No mais, há o crescimento relevante dos gastos financiados com vinculações de receitas, explícitas ou implícitas, como em saúde e educação, na União, mais segurança, nos estados, cuja contração é obviamente motivo de intensa guerra política quando se tenta materializá-la.
Para fechar, vem o achatamento dos investimentos em infraestrutura, principal subproduto do teto. Como fazer mais disso quando já foram praticamente zerados? Alguém sabia que sem investir o país não voltará a crescer? Assim, o último grande dano dessa sucessão de políticas erradas, que muitos se recusam a enxergar, é a tendência à zeragem do investimento e do crescimento do PIB que decorrem disso tanto via setor público, como no privado, que a área pública trata como se fosse inimigo e não como parceiro indispensável. A saída é criar fundos de pensão com um aporte parrudo de ativos no público e adotar a solução peruana de o setor privado trocar impostos por obras, conforme tenho enfatizado, que viabiliza investimentos sem violar o teto. E, no final, jogar fora o viés ante privado.
Vejo o país diante de um impasse com pontos em comum com o que se formou às vésperas do Plano Real, mais uma vez relacionado com a questão fiscal. Lá atrás, era a hiperinflação que campeava e há muito havia a pressão sempre verbalizada pelos porta-vozes dos mercados financeiros, que diziam: “se os políticos não aprovarem rapidamente algum ajuste fiscal cavalar, a hiperinflação explodirá o país com ou sem congelamento...” O impasse residia obviamente na resistência política a fazer o ajuste fiscal, que imporia perdas expressivas em um momento tão delicado como aquele, em que as classes menos favorecidas eram as mais atingidas.
Tinha saído do governo há pouco tempo, e sendo procurado à época por um senador da base governamental, hoje falecido, ouvi a seguinte pergunta: “Segundo o ministro da Fazenda, a equipe econômica que está aí disse que não fará outro plano de combate à inflação sem um forte sinal de mudança na área fiscal. Dá para você sugerir algo?”. Era o mesmo tipo de pressão vociferada pelos representantes dos mercados financeiros que chegava ao ambiente político.

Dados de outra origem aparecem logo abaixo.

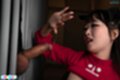 Ria kurumi looking at hard cock hand raised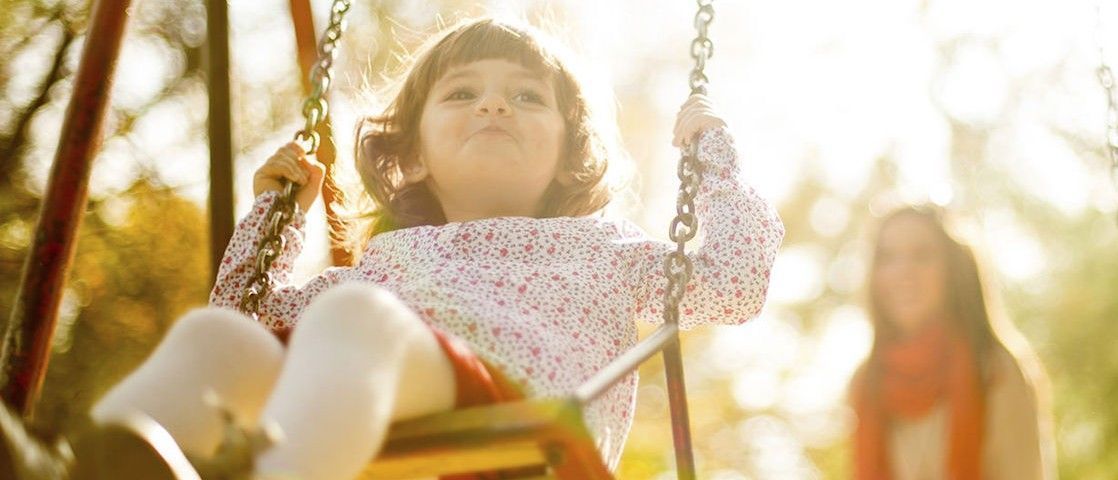 Photo of a young girl on a swing with her mother behind her.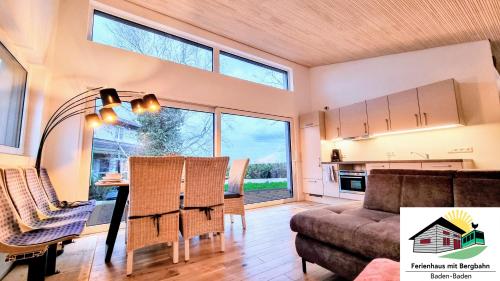 a living room with a table and a couch at Exklusives Holzhaus mit Bergbahn - Baden-Baden im Schwarzwald in Baden-Baden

Quanto ao impasse, ele residia obviamente na resistência política ao ajuste, especialmente em um momento tão delicado como aquele, em que a hiperinflação campeava e as classes menos favorecidas eram as mais atingidas. Hoje, o impasse se manifesta na dificuldade de fazer a transição para uma fase de estabilização e eventual queda da razão dívida pública/PIB.